Von: Lars Behrens  DruckenTeilen 

Lars Behrens, Dipl.-Paed

Lars Behrens ist Geschäftsführer der Firma MaLiWi IT. Staatlich geprüfter Netzwerkadministrator, Microsoft MCP/Linux LCP. Er hat langjährige Erfahrung in der Beratung bei Planung und Einrichtung von IT-Systemen und Netzwerken und dem Support heterogener Systeme (Apple Macintosh, Microsoft Windows, Linux). Universitätsstudium der Pädagogik, mehrere Jahre Tätigkeit im Ausland. Seminar- und Kursleiter, Referent und Fachbuchautor. Weiterhin ist er Herausgeber von dem Online-Fachportal «InformatikPraxis» bei der WEKA Business Media AG.

MaLiWi IT

IT-Sicherheit

Microsofts Exchange-Serversysteme

Das Thema unseres aktuellen Beitrags für den Monat Mai hängt aber nicht nur mit diesem saisonalen Anlass zusammen, denn ein Fitness-Check Ihrer IT-Systeme bietet sich eigentlich, unabhängig von der Jahreszeit, immer an. Gerade fielen Microsofts Exchange-Serversysteme durch einige gravierende Sicherheitslücken unrühmlich auf – aber auch Angriffe auf Systeme von Apple und Linux und zunehmend auf Smartphones gehören trauriger Weise inzwischen zum Alltag.

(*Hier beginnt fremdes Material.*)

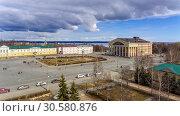 Купить «Аэро снимок старейшей площади Петрозаводска с музыкальным драматическим театром в солнечный весенний выходной день», фото № 30580876, снято 14 апреля 2019 г. (c) Sergei Gorin / Фотобанк Лори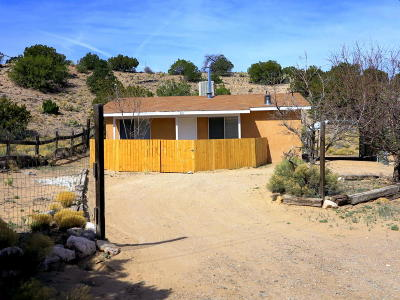 Placitas Single Family Home For Sale: 63 Loma Chata Road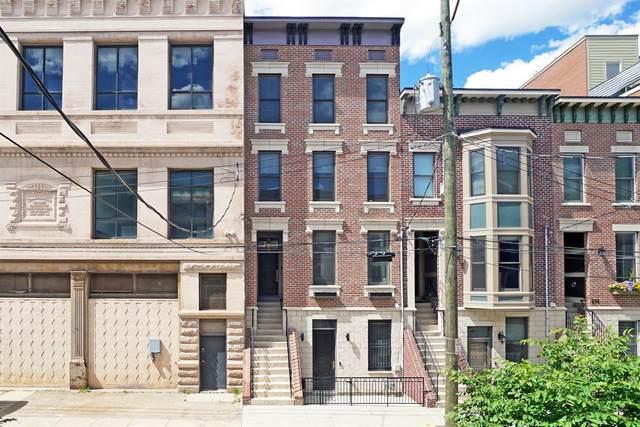 218 W Fifteenth Street, Cincinnati, OH 45202 (#1700162) :: Century 21 Thacker & Associates, Inc.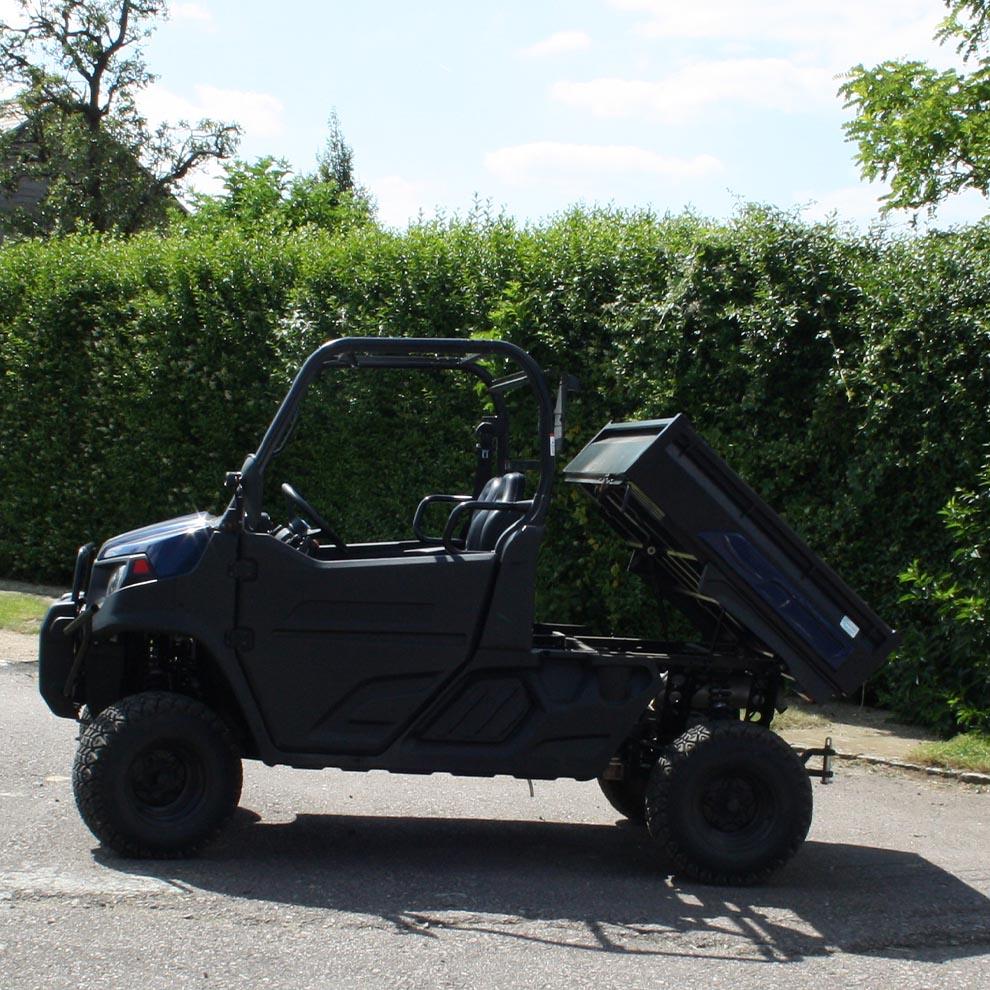Cushman 1600 DX Utility Vehicle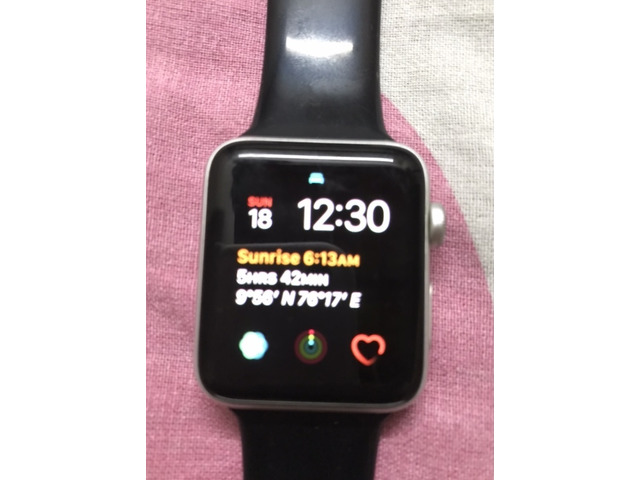 Apple Watch for sale series 3, 42 mm - 1/2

Das Thema Sicherheit in der IT ist beinahe so alt wie die Computerwelt an sich, wird aber doch gerne verdrängt - Computer-Sicherheit ist teuer und unbequem. Eigentlich müsste dies aber gar nicht immer so sein - wir wollen Ihnen heute anhand einer kleinen Checkliste aufzeigen, wie Sie bereits mit wenigen Mitteln einen Grossteil der potentiellen Bedrohungen mindern können - und dies alles mit den so genannten "Bordmitteln", also Möglichkeiten, die Ihre Systeme ohnehin von Haus aus mitbringen oder die Sie anwenden können, ohne teure zusätzliche Software oder "Manpower" bezahlen zu müssen.

Sicherheit tut not

Und Warnungen davor, es mit der Sicherheit zu lax zu sehen, entspringen keinesfalls einer Hysterie oder aus Profitdenken geschürten Ängsten, mit denen die Anbieter von Sicherheitslösungen ihre Produkte an den Mann oder die Frau bringen wollen. Eher schon entsprechen die auch an dieser Stelle immer wieder zu lesenden Hinweise den berühmten Kassandrarufen: eigentlich könnte und sollte jeder Computerbenutzer über Gefährdungen der IT-Sicherheit Bescheid wissen und seinen Teil dazu beitragen, diese Bedrohungen und deren reale Auswirkungen zu verringern. Nicht nur Administratoren und sonstige IT-Verantwortliche sind dabei gefordert und gefragt – bereits im Kleinen kann jeder Nutzer, jede Nutzerin von IT-Systemen seinen und ihren Teil zu mehr Sicherheit beitragen.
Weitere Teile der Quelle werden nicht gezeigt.